The present invention is applicable for use in many existing hinges. Thus it is possible that the failed bearings of an installed hinge can be replaced with bearings according to the invention. It is evident from the examples presented above that an embodiment of the invention can be created using a variety of different solutions. For example, the metal ball 7 can be steel. A metal retaining ring can also be steel.

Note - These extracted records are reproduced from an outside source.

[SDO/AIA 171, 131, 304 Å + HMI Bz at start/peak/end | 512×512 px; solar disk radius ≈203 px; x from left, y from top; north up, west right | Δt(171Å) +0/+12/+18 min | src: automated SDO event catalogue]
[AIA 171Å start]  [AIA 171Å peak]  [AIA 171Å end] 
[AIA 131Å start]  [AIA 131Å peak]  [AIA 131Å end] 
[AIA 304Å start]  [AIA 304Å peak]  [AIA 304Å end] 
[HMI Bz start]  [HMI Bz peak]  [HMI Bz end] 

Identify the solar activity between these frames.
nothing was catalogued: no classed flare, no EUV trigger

It is also evident that the invention is not limited to the examples mentioned in this text but can be implemented in many other different embodiments within the scope of the claims.

Claims

A hinge (1) comprising a first leaf part (3) and a second leaf part (2), said first leaf part comprising a first rolling (5), said rolling being fitted with a pin (6) forming a protrusion in the axial direction of the pin, said second leaf part (2) comprising a second rolling (4) having an equal inner diameter along the entire length of the second rolling, said second rolling (4) being fitted with a height adjustment screw (9), bearing means and said protrusion formed by the pin, wherein the bearing means comprise a metal ball (7) and a retaining ring (8, 11) between the height adjustment screw (9) and the pin (6), and wherein the metal ball (7) is between the height adjustment screw (9) and the retaining ring (8, 11), and
the outer diameter of the retaining ring (8, 11) in relation to the inner diameter of the second rolling (4) is such that the retaining ring (8, 11) is in contact against the inner surface of the second rolling (4) and prevents the metal ball (7) from moving in the axial direction of the rolling but simultaneously allows movement of the metal ball (7) when the height adjustment screw (9) is turned.
A hinge according to Claim 1, wherein the cross-sectional profile of the perimeter of the retaining ring (8, 11) is symmetrical in relation to the radial axis of the retaining ring.
A hinge according to Claim 2, wherein the inner edge and outer edge of the retaining ring (8) comprise bevelled surfaces (15, 14).
A hinge according to Claim 3, wherein the retaining ring (8) comprises an inner perimeter (16) and an outer perimeter (17), the outer perimeter being thicker than the inner perimeter in the direction of the central axis of the retaining ring.
A hinge according to any of the Claims 2 to 4, wherein the retaining ring (8) is plastic.
A hinge according to Claim 2, wherein the cross-sectional profile of the perimeter of the retaining ring (11) is round.
A hinge according to Claim 5 or 6, wherein the retaining ring (11) comprises a gap section (18).
A hinge according to any of the Claims 6 to 7, wherein the retaining ring (11) is metal.